I also led a follow-up study of KOI-3278, the first discovered self-lensing binary (Kruse and Agol, 2014). In the paper, we presented independent Einsteinian and Newtonian gravitational models for the system and showed that the respective estimates for the white dwarf mass in KOI-3278 agreed within 5.2%. We also presented a joint Einsteinian and Newtonian model that allowed us to remove white dwarf evolution models and assumptions on the white dwarf mass-radius relation. Doing so provided a model independent test of the mass-radius relation and thus white dwarf structure models. ​​

We are hopeful that further studies of the white dwarf in KOI-3278, as well as four other discovered white dwarf self-lensing systems, in conjunction with UV follow-up observations will provide a test of white dwarf structure models. I am currently working with Columbia Undergraduate student, Yassine Abaakil, on a project reproducing this work for the other four known Kepler self-lensing binaries.
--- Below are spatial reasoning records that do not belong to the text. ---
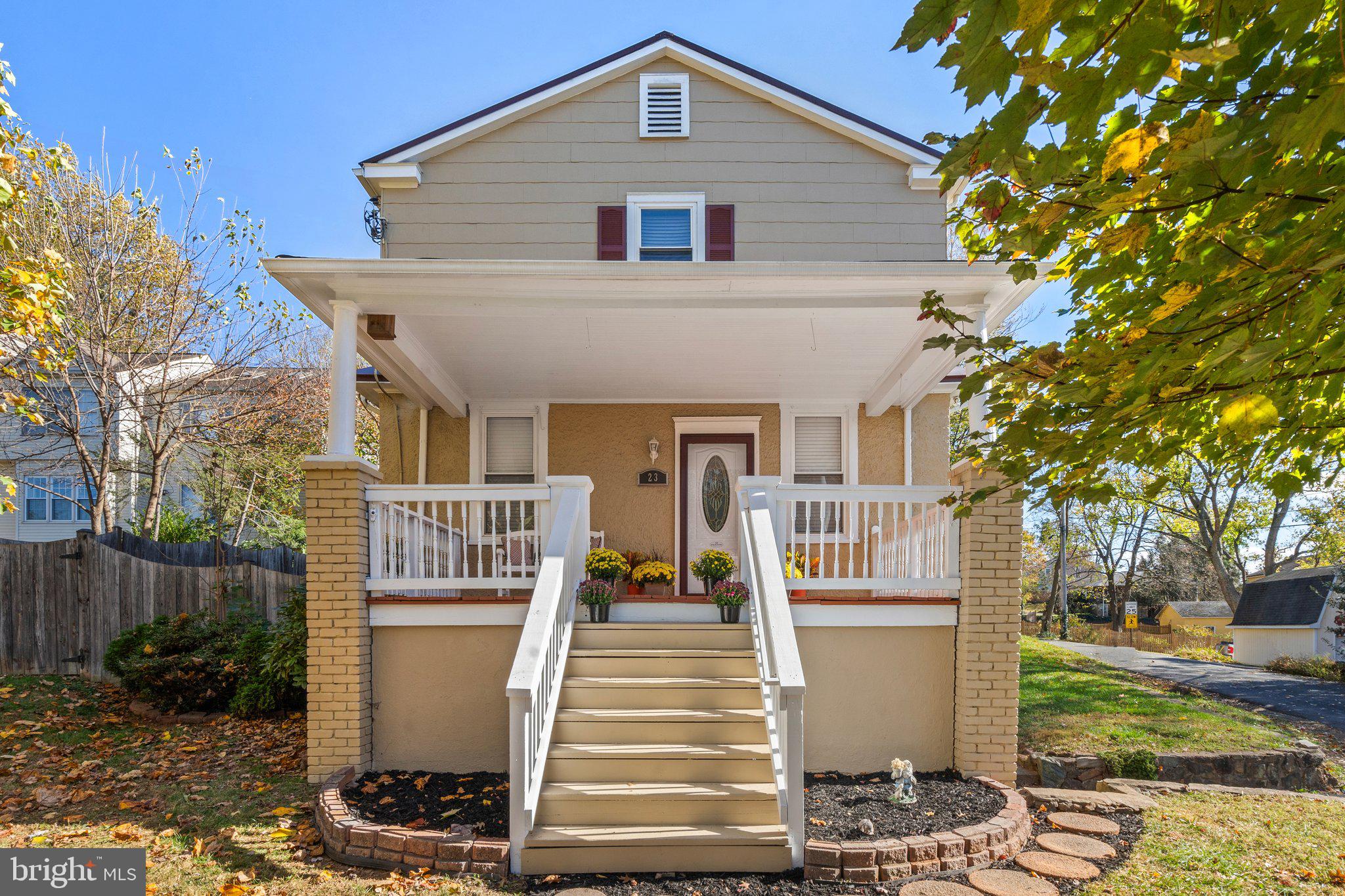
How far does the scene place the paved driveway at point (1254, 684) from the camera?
1180 cm

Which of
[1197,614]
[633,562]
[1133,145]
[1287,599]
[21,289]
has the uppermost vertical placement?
[21,289]

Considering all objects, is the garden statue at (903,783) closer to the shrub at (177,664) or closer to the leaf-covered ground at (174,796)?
the leaf-covered ground at (174,796)

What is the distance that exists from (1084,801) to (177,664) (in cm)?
818

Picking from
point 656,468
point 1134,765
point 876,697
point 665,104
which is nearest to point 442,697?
point 876,697

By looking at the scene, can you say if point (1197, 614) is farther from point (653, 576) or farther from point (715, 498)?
point (653, 576)

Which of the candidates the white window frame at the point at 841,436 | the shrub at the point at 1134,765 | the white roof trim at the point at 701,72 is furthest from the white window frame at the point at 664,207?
the shrub at the point at 1134,765

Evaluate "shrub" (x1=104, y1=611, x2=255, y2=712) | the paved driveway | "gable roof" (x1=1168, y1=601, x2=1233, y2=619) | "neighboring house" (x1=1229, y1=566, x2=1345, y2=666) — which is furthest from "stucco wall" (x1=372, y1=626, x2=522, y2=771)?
"gable roof" (x1=1168, y1=601, x2=1233, y2=619)

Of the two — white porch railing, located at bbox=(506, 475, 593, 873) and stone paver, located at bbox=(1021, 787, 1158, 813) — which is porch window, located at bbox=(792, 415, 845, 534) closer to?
white porch railing, located at bbox=(506, 475, 593, 873)

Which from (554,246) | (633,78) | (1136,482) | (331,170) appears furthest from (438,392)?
(1136,482)

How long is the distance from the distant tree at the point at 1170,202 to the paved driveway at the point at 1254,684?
10.2m

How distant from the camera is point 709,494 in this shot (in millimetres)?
10453

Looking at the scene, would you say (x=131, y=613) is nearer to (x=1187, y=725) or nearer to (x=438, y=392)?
(x=438, y=392)

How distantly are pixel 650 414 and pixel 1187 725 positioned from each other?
274 inches

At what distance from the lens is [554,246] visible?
375 inches
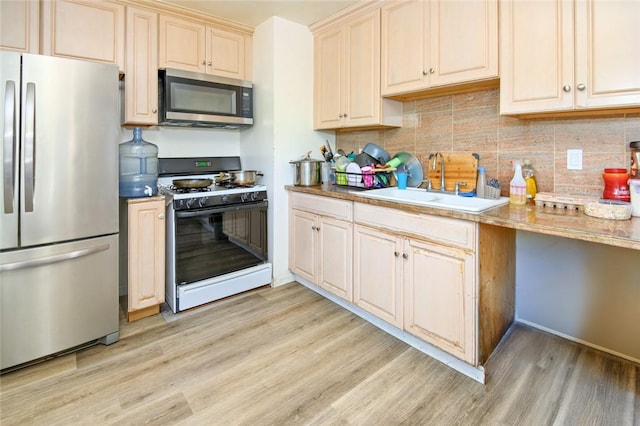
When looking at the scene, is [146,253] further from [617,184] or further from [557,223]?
[617,184]

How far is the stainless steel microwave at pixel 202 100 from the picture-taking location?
2615 mm

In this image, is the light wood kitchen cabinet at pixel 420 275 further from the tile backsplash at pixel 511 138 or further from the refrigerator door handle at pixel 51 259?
the refrigerator door handle at pixel 51 259

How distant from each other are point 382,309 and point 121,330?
5.82ft

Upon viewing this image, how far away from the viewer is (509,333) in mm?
2158

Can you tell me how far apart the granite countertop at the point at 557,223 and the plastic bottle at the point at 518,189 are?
0.06m

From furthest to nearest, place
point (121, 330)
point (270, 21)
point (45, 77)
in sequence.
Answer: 1. point (270, 21)
2. point (121, 330)
3. point (45, 77)

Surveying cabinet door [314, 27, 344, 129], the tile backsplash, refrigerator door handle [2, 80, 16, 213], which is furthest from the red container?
refrigerator door handle [2, 80, 16, 213]

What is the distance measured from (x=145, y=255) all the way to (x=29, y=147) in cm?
94

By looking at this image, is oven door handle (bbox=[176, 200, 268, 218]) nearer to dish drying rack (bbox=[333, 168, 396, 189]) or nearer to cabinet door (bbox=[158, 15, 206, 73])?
dish drying rack (bbox=[333, 168, 396, 189])

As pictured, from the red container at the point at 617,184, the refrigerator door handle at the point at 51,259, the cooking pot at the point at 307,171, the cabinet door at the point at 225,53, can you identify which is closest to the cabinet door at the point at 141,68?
the cabinet door at the point at 225,53

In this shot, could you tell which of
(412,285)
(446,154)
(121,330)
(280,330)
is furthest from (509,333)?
(121,330)

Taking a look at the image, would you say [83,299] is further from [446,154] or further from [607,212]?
[607,212]

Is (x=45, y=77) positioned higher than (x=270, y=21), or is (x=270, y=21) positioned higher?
(x=270, y=21)

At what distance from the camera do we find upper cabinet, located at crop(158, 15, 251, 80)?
2645mm
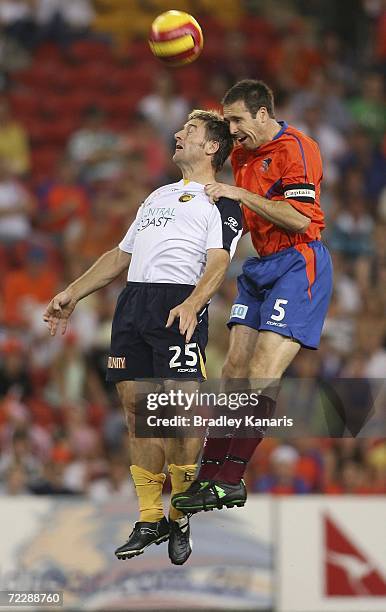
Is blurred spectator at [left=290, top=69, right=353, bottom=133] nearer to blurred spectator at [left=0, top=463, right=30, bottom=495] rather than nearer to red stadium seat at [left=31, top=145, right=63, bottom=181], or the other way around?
red stadium seat at [left=31, top=145, right=63, bottom=181]

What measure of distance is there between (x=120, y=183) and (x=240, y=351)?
7.81 metres

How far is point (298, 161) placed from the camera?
721 centimetres

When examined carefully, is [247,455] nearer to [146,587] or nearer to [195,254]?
[195,254]

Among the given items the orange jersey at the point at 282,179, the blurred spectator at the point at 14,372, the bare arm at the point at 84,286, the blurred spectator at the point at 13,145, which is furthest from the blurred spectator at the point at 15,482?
the orange jersey at the point at 282,179

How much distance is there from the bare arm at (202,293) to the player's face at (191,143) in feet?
1.90

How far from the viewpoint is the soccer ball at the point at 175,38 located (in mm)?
7379

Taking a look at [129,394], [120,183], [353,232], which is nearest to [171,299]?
[129,394]

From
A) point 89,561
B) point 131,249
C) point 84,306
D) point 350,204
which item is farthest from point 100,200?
point 131,249

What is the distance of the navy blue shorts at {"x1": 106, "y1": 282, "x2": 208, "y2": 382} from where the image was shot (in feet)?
23.5

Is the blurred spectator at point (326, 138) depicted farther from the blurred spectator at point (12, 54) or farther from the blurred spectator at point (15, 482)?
the blurred spectator at point (15, 482)

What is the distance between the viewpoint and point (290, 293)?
287 inches

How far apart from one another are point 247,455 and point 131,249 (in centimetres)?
144

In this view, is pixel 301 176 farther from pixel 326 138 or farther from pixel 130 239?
pixel 326 138

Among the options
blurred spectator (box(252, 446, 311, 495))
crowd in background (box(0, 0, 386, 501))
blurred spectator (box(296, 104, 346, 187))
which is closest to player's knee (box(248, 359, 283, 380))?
crowd in background (box(0, 0, 386, 501))
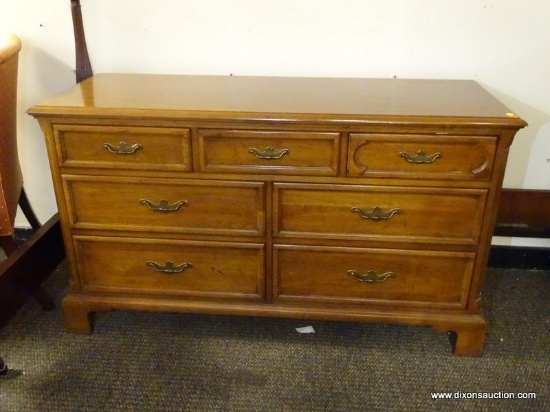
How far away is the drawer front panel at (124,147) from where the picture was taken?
1.39 metres

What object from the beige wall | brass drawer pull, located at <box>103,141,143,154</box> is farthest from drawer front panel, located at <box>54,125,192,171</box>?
the beige wall

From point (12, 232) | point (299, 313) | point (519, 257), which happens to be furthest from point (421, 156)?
point (12, 232)

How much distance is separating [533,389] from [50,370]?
1.45m

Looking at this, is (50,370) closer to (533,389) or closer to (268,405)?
(268,405)

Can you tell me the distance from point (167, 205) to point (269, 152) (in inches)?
13.6

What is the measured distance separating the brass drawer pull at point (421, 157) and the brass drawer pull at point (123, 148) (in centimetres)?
72

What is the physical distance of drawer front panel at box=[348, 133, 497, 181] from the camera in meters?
1.33

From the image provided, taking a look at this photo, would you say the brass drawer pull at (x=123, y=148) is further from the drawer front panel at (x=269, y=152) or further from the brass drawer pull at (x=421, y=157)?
the brass drawer pull at (x=421, y=157)

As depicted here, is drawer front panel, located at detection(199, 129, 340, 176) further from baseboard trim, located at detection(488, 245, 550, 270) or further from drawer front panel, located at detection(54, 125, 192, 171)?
baseboard trim, located at detection(488, 245, 550, 270)

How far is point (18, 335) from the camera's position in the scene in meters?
1.72

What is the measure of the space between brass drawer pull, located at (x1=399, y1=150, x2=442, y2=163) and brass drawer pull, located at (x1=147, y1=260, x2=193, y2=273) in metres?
0.72

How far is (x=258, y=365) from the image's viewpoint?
1.59 meters

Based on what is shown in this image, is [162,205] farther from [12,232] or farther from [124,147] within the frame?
[12,232]

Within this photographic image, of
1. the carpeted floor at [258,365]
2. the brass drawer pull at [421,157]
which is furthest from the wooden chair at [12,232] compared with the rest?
the brass drawer pull at [421,157]
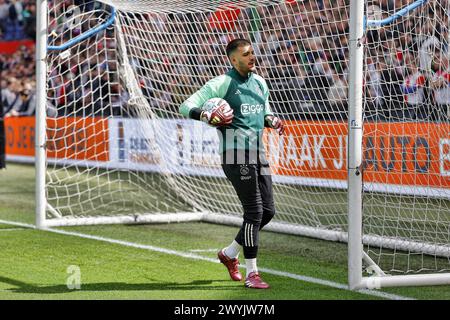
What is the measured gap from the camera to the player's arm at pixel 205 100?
21.2 ft

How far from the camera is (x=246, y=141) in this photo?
22.4 feet

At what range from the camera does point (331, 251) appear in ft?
28.1

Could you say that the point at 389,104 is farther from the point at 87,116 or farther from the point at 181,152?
the point at 87,116

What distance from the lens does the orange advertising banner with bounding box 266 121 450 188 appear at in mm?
9539

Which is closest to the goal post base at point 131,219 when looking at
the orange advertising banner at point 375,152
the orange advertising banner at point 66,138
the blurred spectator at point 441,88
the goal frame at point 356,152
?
the orange advertising banner at point 66,138

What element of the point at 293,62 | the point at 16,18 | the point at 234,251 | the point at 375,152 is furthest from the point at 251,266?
the point at 16,18

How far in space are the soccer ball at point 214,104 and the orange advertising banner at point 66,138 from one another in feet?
15.2

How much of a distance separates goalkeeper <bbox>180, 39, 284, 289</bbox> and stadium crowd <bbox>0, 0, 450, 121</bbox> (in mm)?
1796

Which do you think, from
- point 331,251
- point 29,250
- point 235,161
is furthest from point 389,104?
point 29,250

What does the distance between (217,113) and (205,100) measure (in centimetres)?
30

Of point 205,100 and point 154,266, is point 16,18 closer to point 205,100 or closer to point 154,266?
point 154,266

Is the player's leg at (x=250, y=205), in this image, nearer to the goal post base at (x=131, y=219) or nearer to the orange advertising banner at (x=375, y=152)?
the orange advertising banner at (x=375, y=152)

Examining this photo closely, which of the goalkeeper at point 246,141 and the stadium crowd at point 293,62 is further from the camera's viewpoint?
the stadium crowd at point 293,62

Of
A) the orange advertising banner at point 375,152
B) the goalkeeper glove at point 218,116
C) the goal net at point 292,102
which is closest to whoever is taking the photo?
the goalkeeper glove at point 218,116
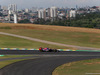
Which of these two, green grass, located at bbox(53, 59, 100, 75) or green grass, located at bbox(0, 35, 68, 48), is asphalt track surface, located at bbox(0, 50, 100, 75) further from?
green grass, located at bbox(0, 35, 68, 48)

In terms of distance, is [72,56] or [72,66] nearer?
[72,66]

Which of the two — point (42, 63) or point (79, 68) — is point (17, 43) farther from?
point (79, 68)

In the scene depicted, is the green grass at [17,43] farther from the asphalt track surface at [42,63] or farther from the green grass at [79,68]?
the green grass at [79,68]

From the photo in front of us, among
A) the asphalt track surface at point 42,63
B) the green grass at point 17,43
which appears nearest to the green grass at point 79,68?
the asphalt track surface at point 42,63

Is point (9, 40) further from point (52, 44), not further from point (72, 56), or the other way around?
point (72, 56)

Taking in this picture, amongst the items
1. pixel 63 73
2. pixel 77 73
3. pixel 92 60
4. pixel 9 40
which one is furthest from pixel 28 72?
pixel 9 40

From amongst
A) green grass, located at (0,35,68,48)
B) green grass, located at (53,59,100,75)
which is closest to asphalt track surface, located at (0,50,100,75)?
green grass, located at (53,59,100,75)

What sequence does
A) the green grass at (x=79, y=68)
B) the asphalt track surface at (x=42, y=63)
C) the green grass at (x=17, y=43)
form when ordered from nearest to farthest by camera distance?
1. the asphalt track surface at (x=42, y=63)
2. the green grass at (x=79, y=68)
3. the green grass at (x=17, y=43)
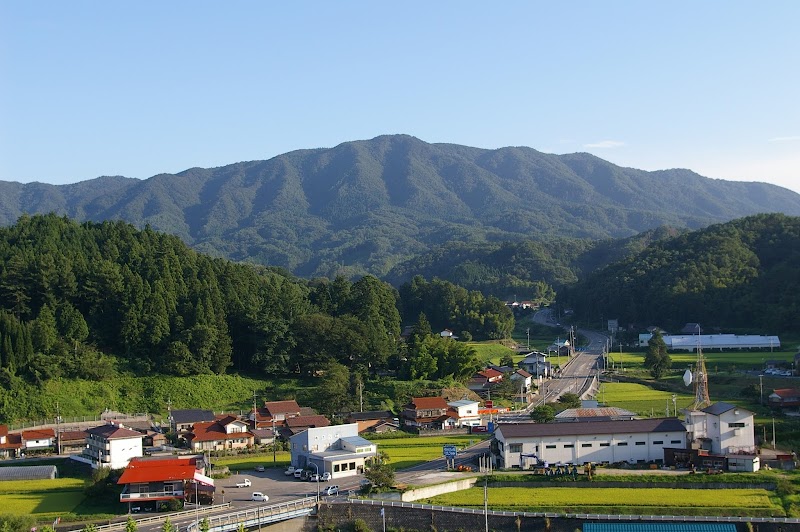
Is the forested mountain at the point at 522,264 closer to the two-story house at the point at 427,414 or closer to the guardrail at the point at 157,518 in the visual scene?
the two-story house at the point at 427,414

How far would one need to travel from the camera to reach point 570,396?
128 feet

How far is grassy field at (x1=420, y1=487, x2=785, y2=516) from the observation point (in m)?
22.7

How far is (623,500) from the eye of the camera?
23.6 meters

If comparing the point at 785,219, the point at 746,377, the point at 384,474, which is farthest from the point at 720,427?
the point at 785,219

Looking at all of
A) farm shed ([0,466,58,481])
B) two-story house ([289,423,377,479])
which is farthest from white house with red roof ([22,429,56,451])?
two-story house ([289,423,377,479])

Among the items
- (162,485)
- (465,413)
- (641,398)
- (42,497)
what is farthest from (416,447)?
(641,398)

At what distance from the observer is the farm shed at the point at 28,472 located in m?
28.0

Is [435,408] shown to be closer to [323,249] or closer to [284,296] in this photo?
[284,296]

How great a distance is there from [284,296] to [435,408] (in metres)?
15.5

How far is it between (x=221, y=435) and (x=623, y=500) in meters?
16.5

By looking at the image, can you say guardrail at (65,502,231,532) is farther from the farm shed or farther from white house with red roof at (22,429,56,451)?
white house with red roof at (22,429,56,451)

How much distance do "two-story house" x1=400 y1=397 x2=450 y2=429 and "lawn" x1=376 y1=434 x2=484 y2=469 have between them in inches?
62.0

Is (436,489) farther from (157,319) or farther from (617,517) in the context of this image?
(157,319)

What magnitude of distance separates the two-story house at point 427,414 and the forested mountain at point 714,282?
33.3 meters
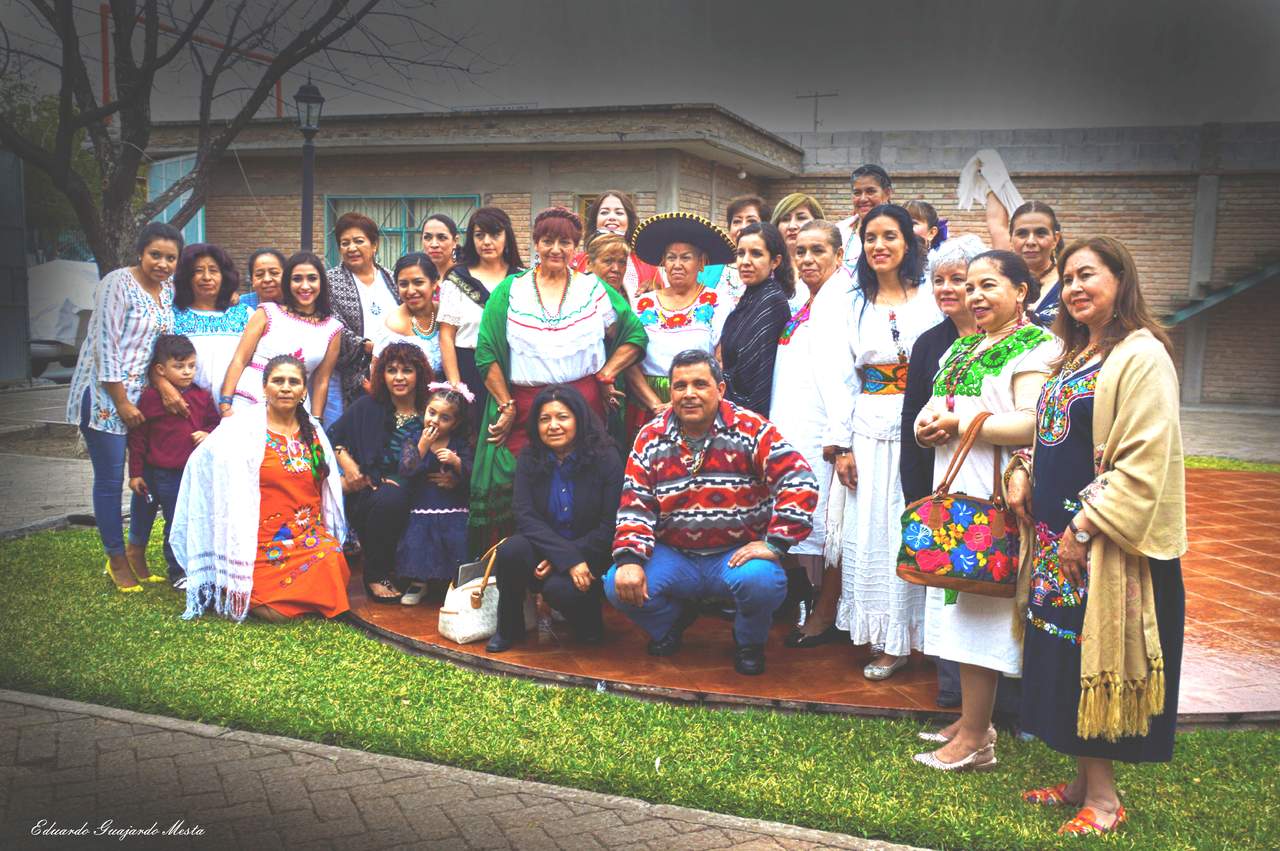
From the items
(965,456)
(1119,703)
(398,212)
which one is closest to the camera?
(1119,703)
There was a press release for this paper, which can be found here.

Astronomer on the TESS Science Team

In between undergraduate and graduate school, I worked for two years as an astronomer at the Center for Astrophysics | Harvard and Smithsonian (CfA) with Dr. David Latham. TESS, the Transiting Exoplanet Survey Satellite, is a NASA satellite that launched in April 2018. TESS searches for planets using the transit method. The transit method in exoplanet science is where we look for a periodic decrease in the light received from a distant star, due to the planet passing in front of the star relative to Earth. In working on TESS, I contributed to the science team in several ways and grew immensely as a researcher.​​ 

My work on the TESS Mission included:

• Group lead in the planet vetting process  – for which I individually vetted light curves targeted as planet candidates by the analysis pipelines and led weekly group vetting sessions where we decided which targets to alert as planet candidates to the public. 
  

• I ran photometric follow-up observations (~20 nights) of TESS Objects of Interest (TOIs) using the 16” Clay Telescope at Harvard University to observe TOIs in the northern hemisphere. I also led outreach SG1 observing sessions (~10 nights) of TOIs with undergraduate students at the Clay Telescope as a part of the Harvard Observing Project.
  

• I planned and ran spectroscopic follow-up observations of TOIs using TRES on the 1.5 m Tillinghast Reflector at FLWO on Mt. Hopkins, AZ.
  

• I ran SPC analysis on TRES spectra of TESS planet candidate host stars to estimate the stellar temperature, metallicity, surface gravity, and rotation – so that candidates for precise radial velocity observations by instruments like HARPS-N can be selected.

• I wrote an MCMC RV code, to help with the RV modeling of TRES spectroscopic observations.

Gravitational Microlensing of the Strongly Lensed Type IA Supernova iPTF16geu

Advisor: Prof. Paul Schechter
Paper: on NASA/ADS // published in MIT Journal of Undergraduate Research

As an undergraduate at MIT, I led an investigation into the micro-lensing of the first discovered, strongly lensed type Ia supernova, iPTF16geu. This system cause commotion when it was discovered, as its standard candle nature plus time delay values, could theoretically lead to a constraint of the Hubble parameter. However, the macro-models published by More et al. 2017 showed significant flux ratio anomolies with the observations of the four images. I constructed a Monte-Carlo simulation, in Python, which showed that the likelihood for micro-lensing to cause these flux ratio anomalies between observations and macro-models was ~3/1000. I then showed that even if the macro-models fit perfectly, the microlensing probability density functions create a probability distribution on the intrinsic brightness with a full width half maximum of 0.73 magnitudes. As such, the error for the standard candle brightness is quite large. This reduces the utility of the standard candle nature of type Ia supernovae. This project led to a first author paper, and cover article, in the MIT Undergraduate Research Journal Fall 2017, which has 30 academic citations (as of September 2023). 

I then built on this work, leading three other micro-lensing projects that took advantage of the code that I had generated, culminating in my senior thesis, entitled “Statistical Analyses of Gravitational Microlensing Probability Densities.”